4

20 de agosto.

Se tomó un día libre en el trabajo. Se levantó a las siete y descorrió las cortinas. Llevaba muchos días haciendo un tiempo estupendo, pero ese día el cielo estaba pesado y negro, lo cual le irritó. Pero hacía algo de viento, así que a lo mejor cambiaba un poco más tarde. Estuvo un buen rato en la ducha y se preparó un sólido desayuno. Dio una vuelta por casa, estudió la foto de Poona y él que había en la pared sobre el escritorio y miró el cielo, para ver si había algún cambio. Sobre las dos descubrió una grieta azul. Al poco rato el sol irrumpió con una luz deslumbrante. Gunder lo vivió como un augurio. Esa luz era Poona. La veía constantemente en su interior, como suponía que ella lo veía a él, era como encontrarse con su mirada. Luego dejó de verla. Se buscó algo que hacer. Ir al buzón a por el correo, hojear el periódico… Hora y media más, y me meto en el coche, pensó. ¿Y por qué no ahora mismo? Habrá menos tráfico si me voy ahora. Dobló el periódico y se levantó de un salto. Abrió a medias una ventana, y estaba a punto de coger las llaves del clavo de la pared cuando sonó el teléfono. Inquietante. Sería alguien del trabajo, nunca eran capaces de apañárselas solos. Por eso estaba irritado cuando contestó. Era una mujer a la que no conocía, pero oyó claramente las palabras a través del auricular. Del Hospital Central. ¿Era Marie Jomann Dahl pariente suya? Gunder carraspeó.
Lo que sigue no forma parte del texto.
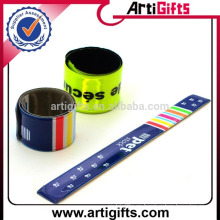 Factory direct supply reflective plastic snap bracelet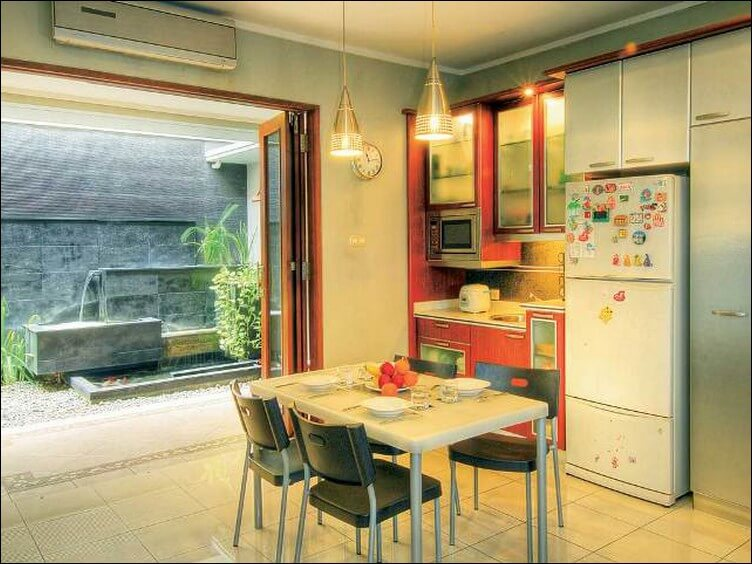 gambar Dapur minimalis dan Meja Makan 1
– Sí, es mi hermana. ¿Qué pasa?

– Ha tenido un accidente de tráfico -contestó la mujer.

Gunder miró aturdido el reloj. ¿En qué se habría metido Marie?

– ¿Es grave? -preguntó.

– Me han pedido que me ponga en contacto con la familia -dijo la mujer, evadiendo la pregunta -. ¿Va a venir usted?

– Desde luego -respondió Gunder-. Salgo ahora mismo. Estaré allí dentro de media hora.

Notó un pinchazo desagradable en el pecho. No es que creyera que fuera muy grave, Marie no iba lo suficientemente deprisa como para lesionarse gravemente, pero tenía que ir a buscar a Poona. De todas formas, llegaría a tiempo. Marie tendría que entender que era muy importante. Cogió las llaves y salió disparado de la casa. Condujo descentrado hacia la ciudad, mirando el reloj cada dos por tres. Se imaginó un brazo escayolado y tal vez unos cuantos puntos. Adiós al asado de corzo que nos prometiste, pensó. Pero el coche quizá habría quedado en mal estado. No podría conducir y tendría que llevarla a casa. ¡Y ella le había dicho a él que condujera con cuidado! Resopló, como para tranquilizarse. Por fin llegó al hospital y buscó un sitio donde aparcar el coche.

– Planta diez. Sección de neurología -dijo la mujer de la recepción.

– ¿Neurología? -jadeó.

Y entró en el ascensor. Subió con el corazón en vilo. Poona está en el avión, pensó. Sabe que voy a buscarla. No me entretendré mucho aquí. Le invadió un sentimiento de culpa, ¡y ese maldito Karsten que nunca estaba en casa! Empezó a sudar. El ascensor se detuvo. Un médico lo estaba esperando.

– ¿Jomann?

– ¡Sí! ¿Cómo está?

El médico estaba apurado. Gunder lo notó enseguida. Las palabras le llegaban en pequeños bloques.

– En este momento no estamos muy seguros -dijo.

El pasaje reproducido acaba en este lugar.